**EXERCISE:**
Reproduce this listing in full.
====
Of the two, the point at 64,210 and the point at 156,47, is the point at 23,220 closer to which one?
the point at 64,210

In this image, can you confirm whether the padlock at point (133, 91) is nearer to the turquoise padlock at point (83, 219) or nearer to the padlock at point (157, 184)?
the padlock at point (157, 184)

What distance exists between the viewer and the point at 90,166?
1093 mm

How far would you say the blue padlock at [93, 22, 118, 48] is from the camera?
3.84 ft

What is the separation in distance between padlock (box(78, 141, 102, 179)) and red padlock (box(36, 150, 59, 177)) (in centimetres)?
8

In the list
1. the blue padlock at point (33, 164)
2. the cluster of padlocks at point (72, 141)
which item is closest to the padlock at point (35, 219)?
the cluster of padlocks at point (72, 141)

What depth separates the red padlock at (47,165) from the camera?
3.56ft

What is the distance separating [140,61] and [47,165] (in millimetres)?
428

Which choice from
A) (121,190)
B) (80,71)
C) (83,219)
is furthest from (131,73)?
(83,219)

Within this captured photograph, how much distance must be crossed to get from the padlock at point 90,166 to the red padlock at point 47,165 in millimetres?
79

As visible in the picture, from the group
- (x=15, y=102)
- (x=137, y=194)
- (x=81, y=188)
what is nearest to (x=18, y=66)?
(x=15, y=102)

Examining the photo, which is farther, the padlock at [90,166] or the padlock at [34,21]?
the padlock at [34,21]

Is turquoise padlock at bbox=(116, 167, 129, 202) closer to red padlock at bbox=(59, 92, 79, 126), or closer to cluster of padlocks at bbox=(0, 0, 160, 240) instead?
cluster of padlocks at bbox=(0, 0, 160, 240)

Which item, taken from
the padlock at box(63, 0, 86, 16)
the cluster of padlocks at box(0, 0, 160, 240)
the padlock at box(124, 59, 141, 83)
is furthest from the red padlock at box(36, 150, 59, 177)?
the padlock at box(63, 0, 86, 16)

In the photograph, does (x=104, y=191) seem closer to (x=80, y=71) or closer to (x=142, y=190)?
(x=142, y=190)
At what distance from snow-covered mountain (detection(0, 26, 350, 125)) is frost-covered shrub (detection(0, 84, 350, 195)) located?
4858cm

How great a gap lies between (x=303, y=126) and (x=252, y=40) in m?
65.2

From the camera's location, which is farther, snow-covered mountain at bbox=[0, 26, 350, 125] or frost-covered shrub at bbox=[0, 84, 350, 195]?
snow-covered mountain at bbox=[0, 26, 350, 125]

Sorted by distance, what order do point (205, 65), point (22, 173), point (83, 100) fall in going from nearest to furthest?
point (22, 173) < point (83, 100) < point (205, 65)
====
**TASK SOLUTION:**
Of the two, the point at 64,210 and the point at 156,47, is the point at 23,220 closer to which one?
the point at 64,210

In this image, can you confirm whether the padlock at point (133, 91) is nearer to the turquoise padlock at point (83, 219) or nearer to the padlock at point (157, 184)?
the padlock at point (157, 184)

What distance exists between the viewer and the point at 90,166?
1093 mm

How far would you say the blue padlock at [93, 22, 118, 48] is from the camera?
3.84 ft

What is the separation in distance between padlock (box(78, 141, 102, 179)) and red padlock (box(36, 150, 59, 177)) (in centimetres)?
8

In the list
1. the blue padlock at point (33, 164)
2. the cluster of padlocks at point (72, 141)
which item is closest to the padlock at point (35, 219)?
the cluster of padlocks at point (72, 141)

What depth separates the red padlock at (47,165) from the camera?
3.56ft

What is the distance separating [140,61] and [47,165] (in millimetres)?
428

Which choice from
A) (121,190)
B) (80,71)
C) (83,219)
is furthest from (131,73)?
(83,219)

Within this captured photograph, how much distance must be crossed to get from the padlock at point 90,166 to the red padlock at point 47,165 in millimetres?
79

As visible in the picture, from the group
- (x=15, y=102)
- (x=137, y=194)
- (x=81, y=188)
what is nearest to (x=18, y=66)?
(x=15, y=102)

Examining the photo, which is farther, the padlock at [90,166] or the padlock at [34,21]?
the padlock at [34,21]

Is turquoise padlock at bbox=(116, 167, 129, 202) closer to red padlock at bbox=(59, 92, 79, 126), or closer to cluster of padlocks at bbox=(0, 0, 160, 240) instead?
cluster of padlocks at bbox=(0, 0, 160, 240)

Which item, taken from
the padlock at box(63, 0, 86, 16)
the cluster of padlocks at box(0, 0, 160, 240)
the padlock at box(124, 59, 141, 83)
is furthest from the red padlock at box(36, 150, 59, 177)?
the padlock at box(63, 0, 86, 16)

In the photograph, does (x=104, y=191) seem closer to (x=80, y=71) or closer to (x=142, y=190)?
(x=142, y=190)
At what distance from snow-covered mountain (detection(0, 26, 350, 125)) is frost-covered shrub (detection(0, 84, 350, 195)) located?
4858cm

How great a gap lies between (x=303, y=126) and (x=252, y=40) in m?
65.2

From the camera's location, which is farther, snow-covered mountain at bbox=[0, 26, 350, 125] or frost-covered shrub at bbox=[0, 84, 350, 195]?
snow-covered mountain at bbox=[0, 26, 350, 125]

Sorted by distance, what order do point (205, 65), point (22, 173), point (83, 100) fall in going from nearest to furthest?
point (22, 173) < point (83, 100) < point (205, 65)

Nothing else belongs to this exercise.